You need monitoring or you'll be blind when your app breaks in production. And it will break. The question is whether you'll know about it from monitoring alerts or angry customers.

Tracing: Logging That Doesn't Suck

Tracing is Rust's answer to structured logging. It's better than println! debugging, and you can actually search and analyze the output. Here's how to set it up without losing your mind:

use axum::{extract::State, routing::post, Json, Router};
use tracing::{info, instrument, error};
use tracing_subscriber::{layer::SubscriberExt, util::SubscriberInitExt};

// This tracing setup works in production
pub fn init_tracing() {
    tracing_subscriber::registry()
        .with(
            tracing_subscriber::EnvFilter::try_from_default_env()
                .unwrap_or_else(|_| "info".into()),
        )
        .with(tracing_subscriber::fmt::layer().json())
        .init();
}

#[instrument(skip(state), fields(user_id))]
async fn create_user(
    State(state): State<AppState>,
    Json(request): Json<CreateUserRequest>,
) -> Result<Json<User>, AppError> {
    info!("Creating new user: {}", request.email);
    
    match sqlx::query_as!(User, "INSERT INTO users (name, email) VALUES ($1, $2) RETURNING *", 
                        request.name, request.email)
        .fetch_one(&state.db_pool)
        .await 
    {
        Ok(user) => {
            info!(user_id = user.id, "User created successfully");
            Ok(Json(user))
        }
        Err(e) => {
            error!(error = %e, "Database insert failed: {}", e);
            Err(AppError::DatabaseError)
        }
    }
}

JSON Logging Reality: Use JSON format in production so your log aggregation system can parse it. The #[instrument] macro is magic - it automatically adds timing and context to every function call. But don't instrument every function or your logs will be 90% noise.

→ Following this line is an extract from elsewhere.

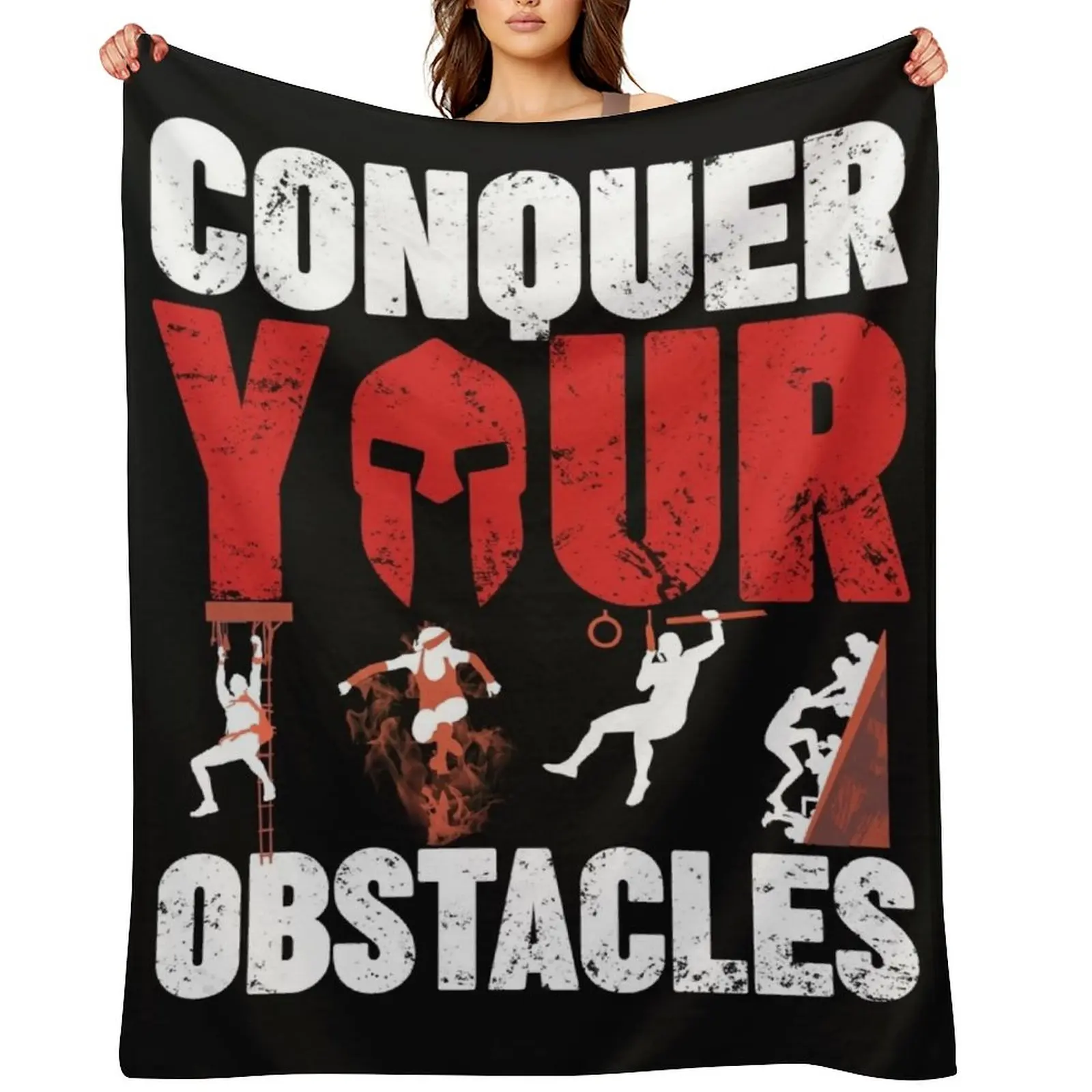 

Spartan Conquer Your Obstacle Throw Blanket Bed Fashionable Loose Hair blankets ands Blankets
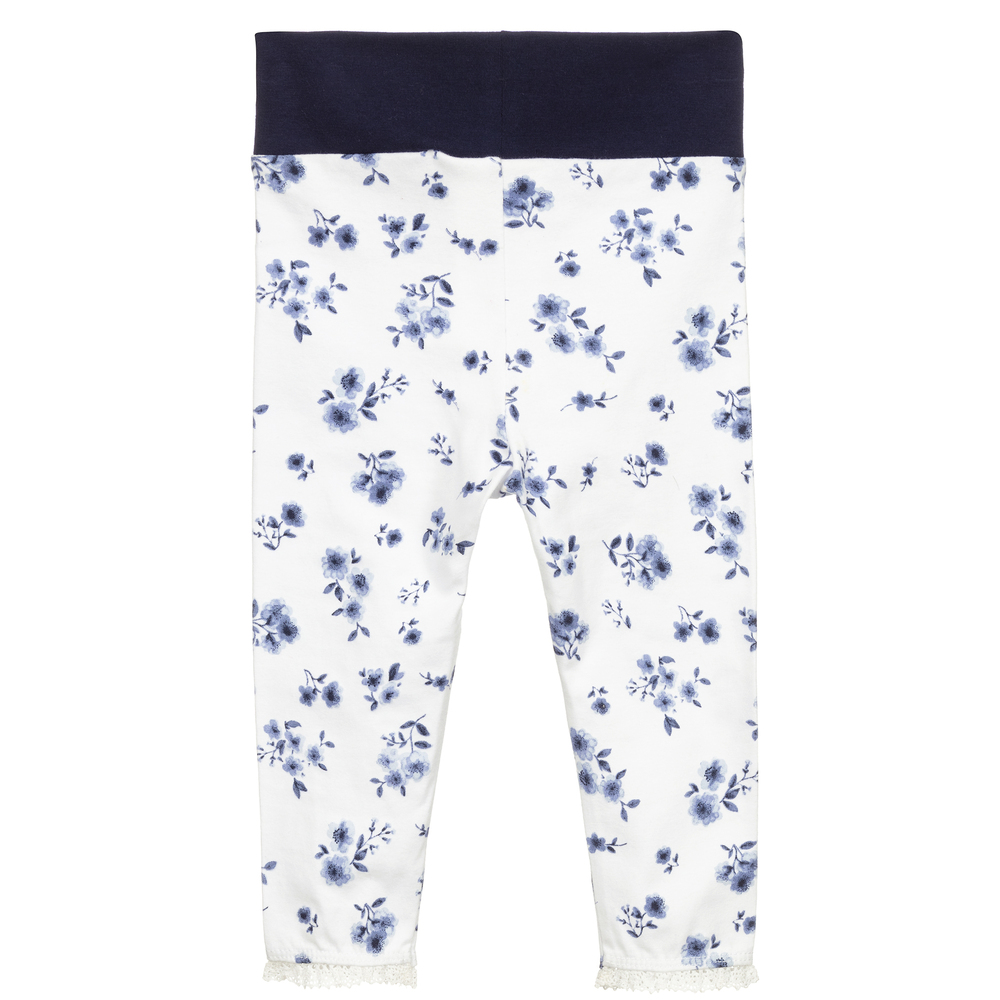 iDO Мини-White & Blue Cotton Leggings | Childrensalon Outlet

Log Levels: Set RUST_LOG=info in production. Debug logging killed our staging server - filled like 50GB in a few hours with SQL query logs. Fun times explaining that to ops. Use log rotation and centralized logging to manage log volume.

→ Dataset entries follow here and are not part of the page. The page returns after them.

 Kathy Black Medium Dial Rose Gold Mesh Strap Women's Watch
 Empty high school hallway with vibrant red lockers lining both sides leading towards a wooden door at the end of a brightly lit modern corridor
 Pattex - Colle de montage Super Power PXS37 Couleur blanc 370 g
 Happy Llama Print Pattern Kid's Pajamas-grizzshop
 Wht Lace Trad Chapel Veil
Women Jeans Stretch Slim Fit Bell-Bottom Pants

Prometheus Metrics: Numbers That Matter

Logs tell you what happened, metrics tell you how fucked you are. Prometheus and Grafana are the standard for production monitoring - learn them or debug blindfolded.

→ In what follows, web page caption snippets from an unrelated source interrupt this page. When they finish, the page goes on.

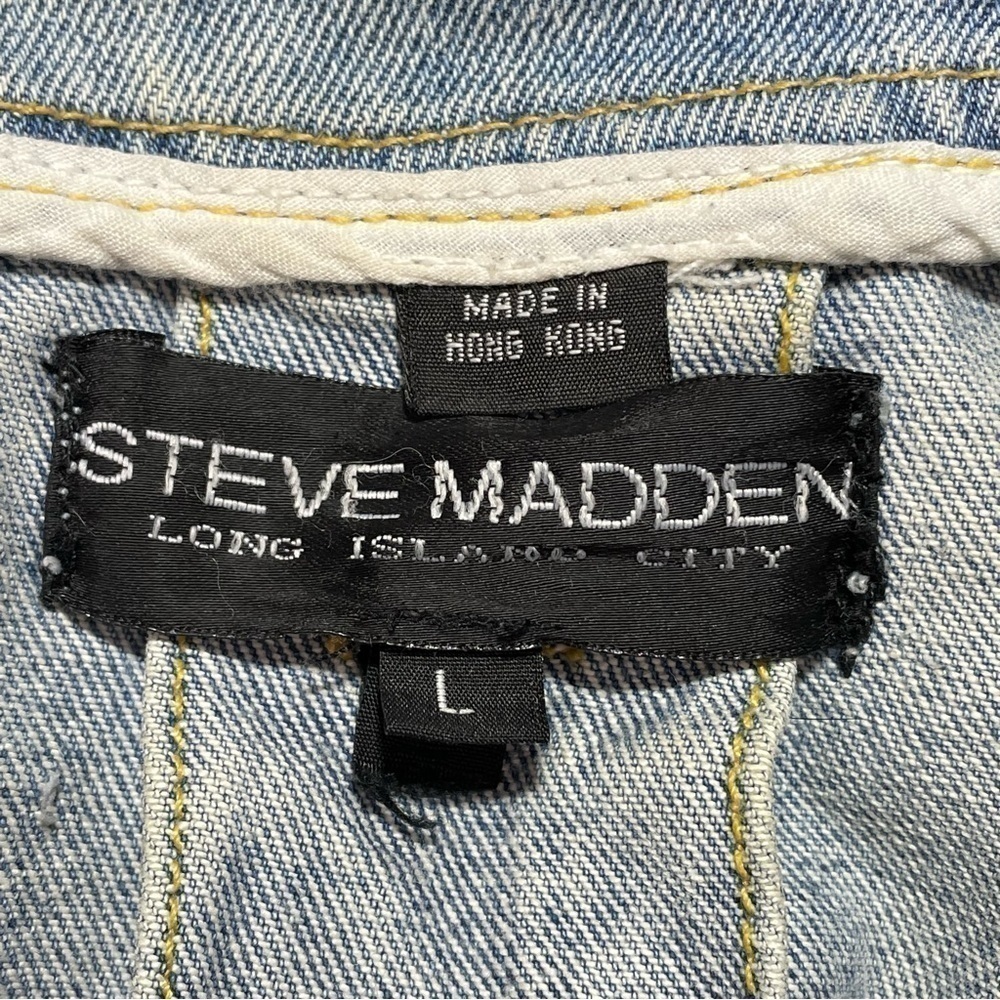 Vintage Steve Madden Jean Jacket Womens Size Large Faded Blue Buttons 90s - Picture 8 of 15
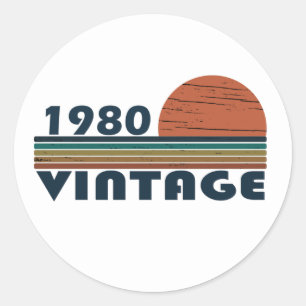 Sticker Rond Né en 1980 cadeau d'anniversaire vintage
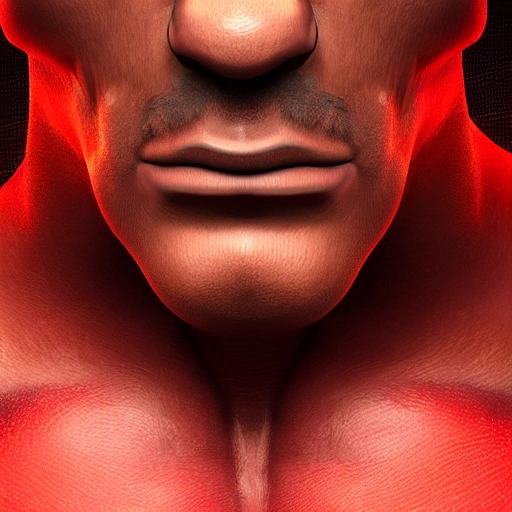 side close up portrait of Mario detailed face, large muscles, 8 pecs, shiny, insanely realistic, chiseled jaw, very muscular, full body, dynamic standing pose, spotlight, cyberpunk city, wired, multicolored, vibrant high contrast, hyperrealistic, photografic, 8k, epic ambient light, octane render, 712 x 430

HTTP Metrics: tower-http gives you free HTTP metrics. Use them or you'll be guessing why your API is slow. The metrics crate provides the core primitives, while metrics-exporter-prometheus handles the Prometheus integration. Consider axum-prometheus for easier setup:

use tower_http::{trace::TraceLayer, metrics::InFlightRequestsLayer};
use metrics_exporter_prometheus::PrometheusBuilder;

// This works but takes some setup
pub fn init_metrics() -> Result<(), Box<dyn std::error::Error>> {
    PrometheusBuilder::new()
        .with_http_listener([0, 0, 0, 0], 9090)
        .install()?;
    Ok(())
}

let app = Router::new()
    .route("/users", post(create_user))
    .layer(TraceLayer::new_for_http())
    .layer(InFlightRequestsLayer::new())
    .with_state(app_state);

Metrics Reality: Prometheus metrics are great until you have 10,000 metrics labels and your Prometheus server runs out of memory. Be careful with high-cardinality labels like user IDs - this will bite you hard when Prometheus starts eating all your RAM and you can't figure out why. Use sampling and cardinality limits or prepare for pain. The OpenTelemetry Rust SDK provides more advanced instrumentation options.

Error Tracking: Logs and metrics aren't enough for production. You need proper error tracking with Sentry or similar. The sentry crate integrates well with Axum. Use anyhow for better error handling and thiserror for custom error types. Don't forget to implement proper error responses - users shouldn't see "Internal Server Error" with no context.